> **WHAT TO PRODUCE**
Display each line of the listing below in which the word "shoe" appears.

> **RECORDS SHOWN**
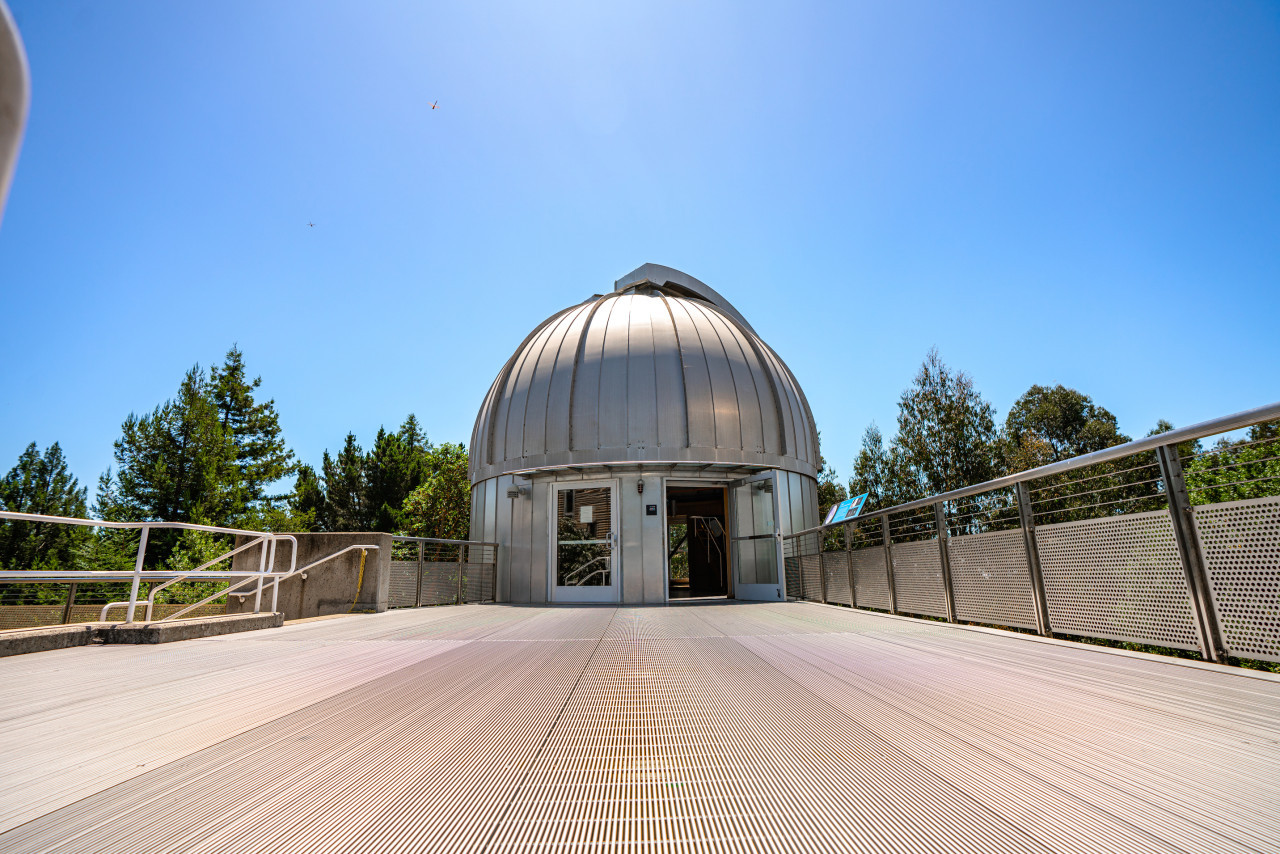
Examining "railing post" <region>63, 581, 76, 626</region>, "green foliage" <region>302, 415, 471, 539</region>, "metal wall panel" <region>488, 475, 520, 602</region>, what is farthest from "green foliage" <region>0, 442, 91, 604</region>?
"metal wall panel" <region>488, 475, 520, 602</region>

--

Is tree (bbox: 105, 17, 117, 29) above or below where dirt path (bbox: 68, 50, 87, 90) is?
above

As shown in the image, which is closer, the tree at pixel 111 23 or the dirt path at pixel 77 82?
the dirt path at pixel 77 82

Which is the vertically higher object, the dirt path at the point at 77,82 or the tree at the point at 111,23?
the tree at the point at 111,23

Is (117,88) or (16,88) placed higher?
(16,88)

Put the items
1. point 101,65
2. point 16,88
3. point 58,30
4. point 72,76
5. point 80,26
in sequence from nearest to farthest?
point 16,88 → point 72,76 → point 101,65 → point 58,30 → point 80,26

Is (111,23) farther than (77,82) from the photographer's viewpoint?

---

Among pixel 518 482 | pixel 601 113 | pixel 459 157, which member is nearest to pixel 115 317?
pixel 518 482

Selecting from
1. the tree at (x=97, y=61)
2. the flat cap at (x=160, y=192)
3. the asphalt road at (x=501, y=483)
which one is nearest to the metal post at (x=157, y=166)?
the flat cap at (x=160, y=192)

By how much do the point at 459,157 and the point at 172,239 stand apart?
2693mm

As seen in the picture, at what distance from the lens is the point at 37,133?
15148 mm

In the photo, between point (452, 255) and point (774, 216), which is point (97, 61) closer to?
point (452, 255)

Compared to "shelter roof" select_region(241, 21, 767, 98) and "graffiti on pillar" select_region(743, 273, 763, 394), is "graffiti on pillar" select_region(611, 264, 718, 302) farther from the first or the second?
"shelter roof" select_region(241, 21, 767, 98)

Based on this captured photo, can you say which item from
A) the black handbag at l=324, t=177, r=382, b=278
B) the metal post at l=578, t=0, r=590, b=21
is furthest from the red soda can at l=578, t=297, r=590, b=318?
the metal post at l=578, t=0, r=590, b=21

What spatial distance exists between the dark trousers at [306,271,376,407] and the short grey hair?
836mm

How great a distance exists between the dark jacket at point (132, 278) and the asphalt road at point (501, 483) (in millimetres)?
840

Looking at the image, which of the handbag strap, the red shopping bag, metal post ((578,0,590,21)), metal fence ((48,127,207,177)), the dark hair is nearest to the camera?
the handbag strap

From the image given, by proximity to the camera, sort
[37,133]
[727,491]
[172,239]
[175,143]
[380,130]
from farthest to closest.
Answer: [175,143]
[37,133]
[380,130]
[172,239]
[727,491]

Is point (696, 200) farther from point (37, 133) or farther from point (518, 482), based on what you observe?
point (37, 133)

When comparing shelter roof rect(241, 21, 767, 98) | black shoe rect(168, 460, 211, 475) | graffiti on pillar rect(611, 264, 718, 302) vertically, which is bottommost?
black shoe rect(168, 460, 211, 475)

> **COMPLETED EXERCISE**
When comparing shelter roof rect(241, 21, 767, 98) | black shoe rect(168, 460, 211, 475) | graffiti on pillar rect(611, 264, 718, 302) vertically, which is bottommost?
black shoe rect(168, 460, 211, 475)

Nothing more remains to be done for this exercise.